The Three Supply Strategies Every Marketplace Has to Choose Between

Comprehensive, exclusive, or curated — the supply strategy you pick determines your growth model, your competitive moat, and whether you can actually own demand. Most founders never explicitly make this choice.

·7 min read·Source: a16z

What Happened

Casey Winters (ex-Grubhub, ex-Pinterest) and Anne Lewandowski published a detailed framework on marketplace supply strategy at a16z, drawing on first-hand experience scaling some of the most studied marketplace businesses. The piece makes a rarely stated claim explicit: for marketplaces where buyers value variety, your supply strategy is your competitive strategy. Get it wrong and you either can't acquire demand, or you can't keep it.

Why It Matters

Owning demand — having users come to your platform directly, instead of through Google or comparison shopping — is the only durable moat in a marketplace business.


The supply strategy you choose is the primary lever for owning demand. Most founders think about demand acquisition first. This is backwards. Demand follows supply.


The three strategies aren't equally valid in all situations. Choosing the wrong one doesn't just slow growth — it can make your model structurally undefendable.

Marketplace Insight

Strategy 1: Comprehensiveness

Be everywhere. Have everything. Users come to you because leaving means missing options.

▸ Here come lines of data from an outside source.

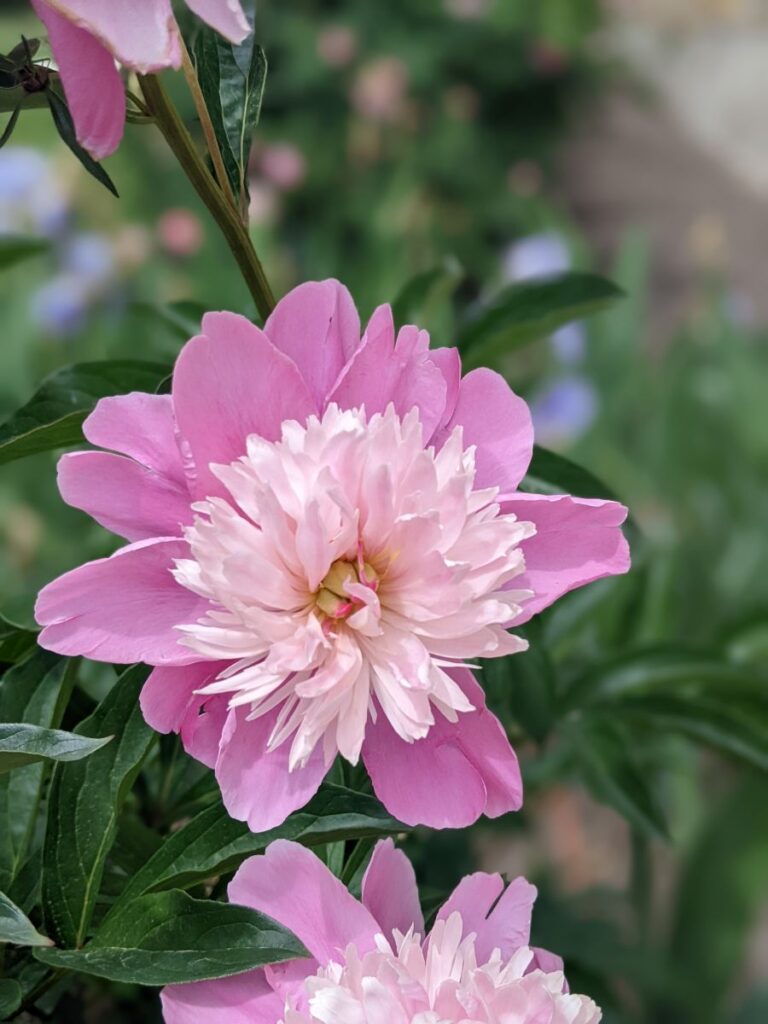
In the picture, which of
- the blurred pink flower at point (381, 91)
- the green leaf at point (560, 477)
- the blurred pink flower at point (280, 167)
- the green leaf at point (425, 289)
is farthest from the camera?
the blurred pink flower at point (381, 91)

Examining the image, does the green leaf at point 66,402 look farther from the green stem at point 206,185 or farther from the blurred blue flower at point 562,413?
the blurred blue flower at point 562,413

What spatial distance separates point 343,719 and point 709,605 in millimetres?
1070

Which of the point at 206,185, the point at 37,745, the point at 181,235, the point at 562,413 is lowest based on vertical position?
the point at 562,413

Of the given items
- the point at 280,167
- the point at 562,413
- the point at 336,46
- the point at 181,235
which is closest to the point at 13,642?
the point at 562,413

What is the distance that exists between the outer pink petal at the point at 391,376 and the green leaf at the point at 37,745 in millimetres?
101

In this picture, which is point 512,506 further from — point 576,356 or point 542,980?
point 576,356

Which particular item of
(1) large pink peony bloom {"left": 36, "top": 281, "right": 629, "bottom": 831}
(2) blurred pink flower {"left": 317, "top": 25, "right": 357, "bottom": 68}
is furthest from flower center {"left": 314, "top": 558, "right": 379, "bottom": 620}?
(2) blurred pink flower {"left": 317, "top": 25, "right": 357, "bottom": 68}

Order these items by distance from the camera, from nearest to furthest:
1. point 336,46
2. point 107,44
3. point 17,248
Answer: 1. point 107,44
2. point 17,248
3. point 336,46

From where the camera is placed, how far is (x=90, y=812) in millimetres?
318

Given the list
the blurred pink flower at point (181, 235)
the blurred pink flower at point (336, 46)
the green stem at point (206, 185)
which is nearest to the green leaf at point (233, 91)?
the green stem at point (206, 185)

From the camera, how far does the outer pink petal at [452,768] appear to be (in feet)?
0.97

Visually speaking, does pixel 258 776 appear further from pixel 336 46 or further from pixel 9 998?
pixel 336 46

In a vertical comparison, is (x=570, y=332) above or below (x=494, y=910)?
below

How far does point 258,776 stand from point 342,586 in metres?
0.05
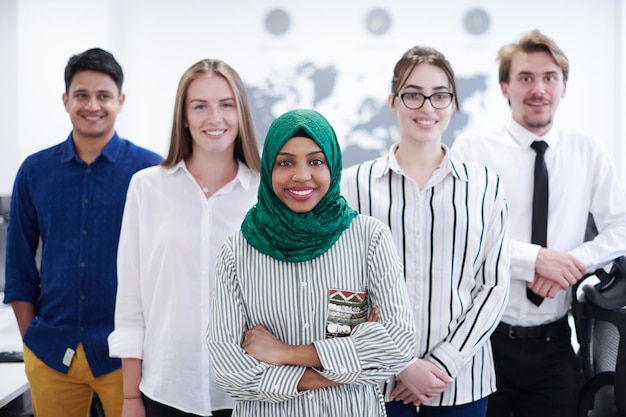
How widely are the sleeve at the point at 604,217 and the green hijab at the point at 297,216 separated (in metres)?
1.21

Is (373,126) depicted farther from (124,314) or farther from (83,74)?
(124,314)

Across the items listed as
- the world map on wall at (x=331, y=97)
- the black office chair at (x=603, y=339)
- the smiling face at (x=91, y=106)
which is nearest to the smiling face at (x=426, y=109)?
the black office chair at (x=603, y=339)

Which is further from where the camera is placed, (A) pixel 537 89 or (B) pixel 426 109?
(A) pixel 537 89

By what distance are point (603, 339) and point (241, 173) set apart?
147cm

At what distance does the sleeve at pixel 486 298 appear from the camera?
1818mm

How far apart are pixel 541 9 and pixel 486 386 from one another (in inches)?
170

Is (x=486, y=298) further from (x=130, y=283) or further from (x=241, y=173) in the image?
(x=130, y=283)

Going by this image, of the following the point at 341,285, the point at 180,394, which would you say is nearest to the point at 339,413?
the point at 341,285

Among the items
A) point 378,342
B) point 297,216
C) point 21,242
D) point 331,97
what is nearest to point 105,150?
point 21,242

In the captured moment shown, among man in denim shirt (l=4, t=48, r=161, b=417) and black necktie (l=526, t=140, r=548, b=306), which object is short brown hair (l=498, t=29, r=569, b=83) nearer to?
black necktie (l=526, t=140, r=548, b=306)

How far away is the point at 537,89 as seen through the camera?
2.40 metres

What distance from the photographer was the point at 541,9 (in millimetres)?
5242

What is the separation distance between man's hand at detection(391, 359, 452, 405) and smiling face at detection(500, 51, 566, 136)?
1.14 meters

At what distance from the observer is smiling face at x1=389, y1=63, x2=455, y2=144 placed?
1.92m
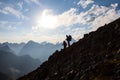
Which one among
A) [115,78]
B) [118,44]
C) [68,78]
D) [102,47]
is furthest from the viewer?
[102,47]

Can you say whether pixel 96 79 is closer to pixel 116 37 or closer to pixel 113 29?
pixel 116 37

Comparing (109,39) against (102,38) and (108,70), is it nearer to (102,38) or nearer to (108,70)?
(102,38)

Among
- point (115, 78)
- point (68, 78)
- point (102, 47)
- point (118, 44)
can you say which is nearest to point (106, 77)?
point (115, 78)

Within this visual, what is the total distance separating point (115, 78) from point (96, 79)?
2.23 meters

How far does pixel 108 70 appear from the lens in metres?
23.8

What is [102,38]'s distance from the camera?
55.8m

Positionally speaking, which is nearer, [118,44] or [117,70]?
[117,70]

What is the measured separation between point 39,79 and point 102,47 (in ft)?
77.3

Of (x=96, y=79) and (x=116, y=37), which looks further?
(x=116, y=37)

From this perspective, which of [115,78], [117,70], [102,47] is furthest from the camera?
[102,47]

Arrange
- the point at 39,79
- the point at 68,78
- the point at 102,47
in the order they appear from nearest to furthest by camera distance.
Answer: the point at 68,78, the point at 102,47, the point at 39,79

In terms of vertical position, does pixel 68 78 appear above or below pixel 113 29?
below

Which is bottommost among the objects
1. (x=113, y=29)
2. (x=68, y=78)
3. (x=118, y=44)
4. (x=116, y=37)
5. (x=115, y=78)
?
(x=115, y=78)

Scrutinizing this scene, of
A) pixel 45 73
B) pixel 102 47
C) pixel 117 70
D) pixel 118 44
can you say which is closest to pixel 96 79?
pixel 117 70
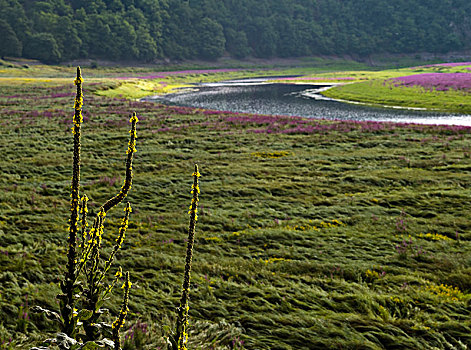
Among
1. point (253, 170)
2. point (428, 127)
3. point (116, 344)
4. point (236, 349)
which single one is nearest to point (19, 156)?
point (253, 170)

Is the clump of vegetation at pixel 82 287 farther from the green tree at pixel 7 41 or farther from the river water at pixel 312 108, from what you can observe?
the green tree at pixel 7 41

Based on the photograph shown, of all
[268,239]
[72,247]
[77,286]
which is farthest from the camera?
[268,239]

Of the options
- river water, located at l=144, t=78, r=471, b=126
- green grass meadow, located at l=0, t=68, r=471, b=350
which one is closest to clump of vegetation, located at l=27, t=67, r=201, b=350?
green grass meadow, located at l=0, t=68, r=471, b=350

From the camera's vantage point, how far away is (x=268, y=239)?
42.9 ft

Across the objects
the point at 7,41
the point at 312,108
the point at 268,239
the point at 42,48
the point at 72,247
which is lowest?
the point at 268,239

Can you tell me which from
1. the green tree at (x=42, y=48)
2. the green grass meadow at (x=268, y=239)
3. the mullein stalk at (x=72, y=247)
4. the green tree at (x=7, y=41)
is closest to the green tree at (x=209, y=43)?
the green tree at (x=42, y=48)

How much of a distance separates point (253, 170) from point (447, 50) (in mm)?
219578

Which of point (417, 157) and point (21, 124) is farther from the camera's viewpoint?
point (21, 124)

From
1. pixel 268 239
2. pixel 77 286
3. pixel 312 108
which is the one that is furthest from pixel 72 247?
pixel 312 108

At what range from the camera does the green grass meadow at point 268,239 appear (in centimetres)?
785

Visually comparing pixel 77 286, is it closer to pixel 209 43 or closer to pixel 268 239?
pixel 268 239

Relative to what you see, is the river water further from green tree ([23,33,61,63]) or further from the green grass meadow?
green tree ([23,33,61,63])

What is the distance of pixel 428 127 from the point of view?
118ft

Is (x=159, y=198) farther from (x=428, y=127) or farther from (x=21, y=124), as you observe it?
(x=428, y=127)
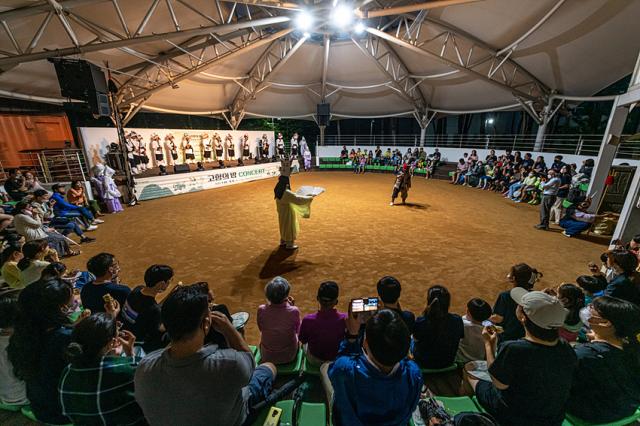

Grubhub's early edge was having more restaurants than anyone — including restaurants that weren't even online yet. TripAdvisor dominated travel SEO because it had a page for every hotel, restaurant, and attraction globally.


The trap: comprehensiveness has an asymptote. The last 20% of coverage is exponentially harder than the first 80%. And a well-funded competitor can replicate your coverage — it just takes money and time.


Strategy 2: Exclusivity

Own supply no one else has. Users come to you because they can't get this anywhere else.


Netflix is the canonical case — exclusive content that can't be streamed elsewhere. The risk: exclusivity on supply drives multi-tenanting on demand. If users can't get everything in one place, they subscribe to multiple services. Netflix, Disney+, and HBO all win simultaneously because none of them has everything.


Strategy 3: Curation

Hand-pick your supply to serve a specific niche better than anyone.


HotelTonight curated hotels for business travelers optimizing for speed and price. Caviar curated high-quality restaurants for buyers willing to pay a premium. Curation works early — but it's the hardest to defend. Algorithms eventually beat human curation at scale.


The article's most important warning: being neither comprehensive nor exclusive in a variety-driven market is nearly always fatal. Oyster (reading app) couldn't get comprehensive book rights and had no exclusive content. Tidal has neither enough exclusivity nor enough comprehensiveness to own demand.


If you're figuring out which strategy fits your marketplace, this launch framework covers how to sequence your supply approach from zero.

What This Means for Marketplace Founders

If you're pre-launch:

You can't execute comprehensiveness from day one — you don't have the coverage. Curation is your default starting position. The question is whether you're building toward comprehensiveness or exclusivity as you scale.


If you're post-launch and struggling to retain demand:

The most common failure mode: you're not comprehensive enough, but you're not exclusive enough either. Users find what they need elsewhere and don't come back. Diagnose which strategy you're actually executing vs. which you need to be executing.


On disintermediation:

Exclusivity in supply reduces supply-side multi-tenanting but usually increases demand-side multi-tenanting. If users can't get everything from you, they go elsewhere for the gaps. This is why curation and exclusivity work better as secondary positioning once you've achieved some comprehensiveness baseline.

Actionable Takeaways

  • Name your supply strategy explicitly — write it down. Most founders have never stated which of the three they're executing.
  • Test for 'comprehensive enough' — ask your best users what they searched for that they couldn't find. This is your gap map.
  • If you're curating, set a timeline for when you move to comprehensiveness or exclusivity — curation rarely survives a well-funded horizontal competitor.